Мамино красное трикотажное платье оказалось в самый раз. Наконец-то красная помада украсила губы, которым позавидует любая девчонка. В большом старинном зеркале отражалось лицо самого привлекательного педика района. Жаль, волосы не уложил, было бы ещё красивее.
Он смеялся, глядя на себя в зеркало, тыкал пальцем в своё отражение, рисовал помадой сердечки. Он был одинок и несчастен, мальчик, которого он любил, его сегодня бросил. Какая жалость… Он даже попытался станцевать, но ничего не получилось. Он сегодня первый раз надел платье и ему было неудобно двигаться. Сегодня всё не так… нелепые сердечки, это они во всем виноваты! Какие пошлые сердечки! Когда он первый раз ударил кулаком по зеркалу, оно треснуло, но не осыпалось. Сердечки уже перестали быть нелепыми, они стали разбитыми. Ещё несколько ударов, и они станут прекрасными, совершенными. Он бил стекло и когда оно упало, и лицо самого красивого педика района рассыпалось на тысячу осколков. Он бил и сминал в руках стекло и когда все руки стали красными и скользкими, а изрезанные пальцы уже не могли двигаться. Он бил любимое мамино зеркало до тех пор, пока не устал. А потом он захотел спать и закрыл глаза. Потому что когда люди хотят спать, они закрывают глаза. Надеюсь, с этим никто не будет спорить?
- Дэн, ты придёшь или нет? – Голый никогда не спрашивает как дела или чем ты сейчас занимаешься. Ну все эти дебильные пошлости, которые принято спрашивать по телефону или при встрече. Будто кого-то реально могут интересовать мои дела. А если и есть такие люди в природе, то я сам, наверное, расскажу, если вдруг что важное произойдёт, не дурак же, люблю потрындеть.

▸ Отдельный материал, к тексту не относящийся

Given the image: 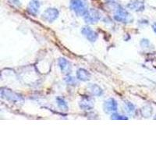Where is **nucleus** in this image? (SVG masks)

- Да, приду, только попозже, мне нужно зайти в одно место, - я улыбнулся, уже предвкушая какую-нибудь скабрезную шутку. Люблю, как Голый шутит: грубо, но зато по делу. А если не он шутит, то я непременно. Мы стоим друг друга, два идиота.
- Менты если опять загребут, ты позвони, всей фирмой придём на выручку.
- Не, надеюсь на этот раз обойтись без рукоблудства.
- Рукоприкладства, - хмыкнул Голый. – Хоть бы мужика посимпатичнее себе нашёл, а то запал на какого-то дистрофана, да ещё в свадебном костюме.
- В том вся и соль, Илюха, в том вся и соль.
- Ну, я всегда знал, что ты психопат. Ещё с тех пор, как морду мне бить захотел на концерте. Это же надо! Я тогда чуть не помер от страха. Какая-то мелочь наехала, зато как лупила-то, как в последний раз!
- А я думал, что ты меня убьёшь, реально.
- Потому и страшно стало.
- Ладно, Илюх, я может, через час подойду. Лильке конфет хоть куплю, а то совсем девчонку не балуешь.
- Да пошёл ты, Дэн, знаешь, куда, со своими…
Я нажал отбой. К девушке Голого я не пристаю, вы не подумайте. Свои границы я знаю и очень чётко, просто люблю поглумиться над бедным парнем, он от меня просто в восторге.
В проулке нашёл нужный дом, на котором красовалась надпись «Парикмахерская». А что? Просто и со вкусом, зато не ошибёшься. Парикмахерская «Парикмахерская».